People build lives out of this respect. Forty-year-old Helen Kelly opened a used-book store in 1977 on Beacon Street and soon began selling rare books and manuscripts. Seven weeks ago, she opened a second, two-room store above a floral shop on Center Street in Jamaica Plain to house the more valuable items. She celebrated the opening of the Boston Book Annex branch with the birth of her first child, a boy, three weeks ago.
"I think you really have to be passionate about it, you have to love it," Kelly says about her book business. "I love to read, I love books. When our TV broke in 1956, my father didn't have it repaired for three years. He worked in a paper recycling mill so he brought old books home. That was one way we kept a lot of them around."
Kelly keeps a lot of them around now, too. About 57,000 in her two stores. Among the most valuable are a copy of Margaret Fuller's essays on American literature owned and annotated by Walt Whitman, a signed first edition book by Jack Kerouac, and a catalog of Henry Miller's works written in his own hand.
Kelly's store is no cemetery for books long out of print. It's more like a resting place for a few specially chosen friends. Kelly says that out of every new lot of books, she throws out the majority and saves only a handful of pieces that are worth more than $50. Those that made the shelves include an illustrated children's book called Old MacDonald Had an Apartment Building and an 1828 cabinet-making guide.
The result is walls lined with rectangular bindings, multi-colored, multi-shaped, leaving the impression of geometrical shapes--blocks really--sitting on rows of sagging shelves that shrink into the distance down the wall. Kelly recalls instances when books lose their magic amid this anonymity, when their pages and ink disappear into solid volumes of useless weight.

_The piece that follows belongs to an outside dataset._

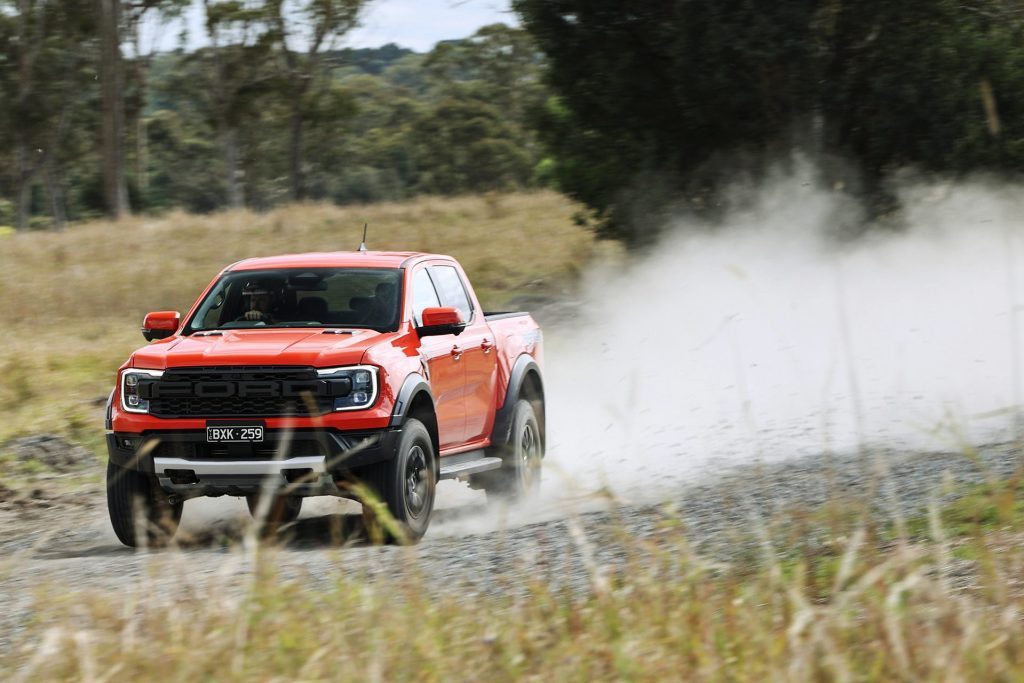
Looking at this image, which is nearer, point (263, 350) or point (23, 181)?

Once Kelly went on a buying trip to an obscure Massachusetts book shop, owned by an old lady who operated out of her garage. The woman's books were piled there in a heap, like they had been dumped from a truck, Kelly says. When a specimen was needed from the top, its owner would gather her skirts in one hand and scale up the sliding slope with the other to collect it. Coming down, the practical woman simply slid. "I was so stunned," Kelly says. "No matter where you go in the English-speaking world, you can find books," Kelly says.
But what about these "piles of books" in garages, homes, stores, libraries? What prevents all of us from turning them into glowing pyres that would light the nights for miles? Many of them have no value. Most will be forgotten. They will be destroyed--by men like Kelly's father at his pulp plant.
SOME will be destroyed for other reasons. A friend from Laos tells me how they burn the English books there. They burn it all, books, papers, maps of America; they burn the evidence of a nation, culture, civilization.
In the name of preserving their culture, people sanction the impressment of numberless leaves with their own language, their thinkers' thoughts, their most subtle, most powerful dreams as nations. But these dreams turn upon themselves.
Remember the image of the book as an object, as a welding of board, paper, string, glue and ink; remember the pyramids of the Egyptians, built from sand, stone and mortar: They were built to ward off time. Each individual block, though carved to protect a pharoah, was a move by man to withstand wind, water, night and other men. Each book we print adds to the monolith of similar blocks we preserve, that we stack in piles, climb on top of, burn out of fear.
When you read a book, what matters in the largest sense is not what you read. The information becomes outdated, the writer converted, the reader cold and dead. What matters is holding a book, seeing them line up one against the other, realizing that they are heavy, like concrete, like stone. What matters is realizing that books are not only the monuments of the past, but that they are monuments of us, that they will take our living, breathing place, and that they will assume our space when we have gone.
Helen Kelly understands this. She says she can tell the best booksellers and buyers when they walk into her store. "The really good ones don't look you in the eye. They look at the shelves and at the books," Kelly says.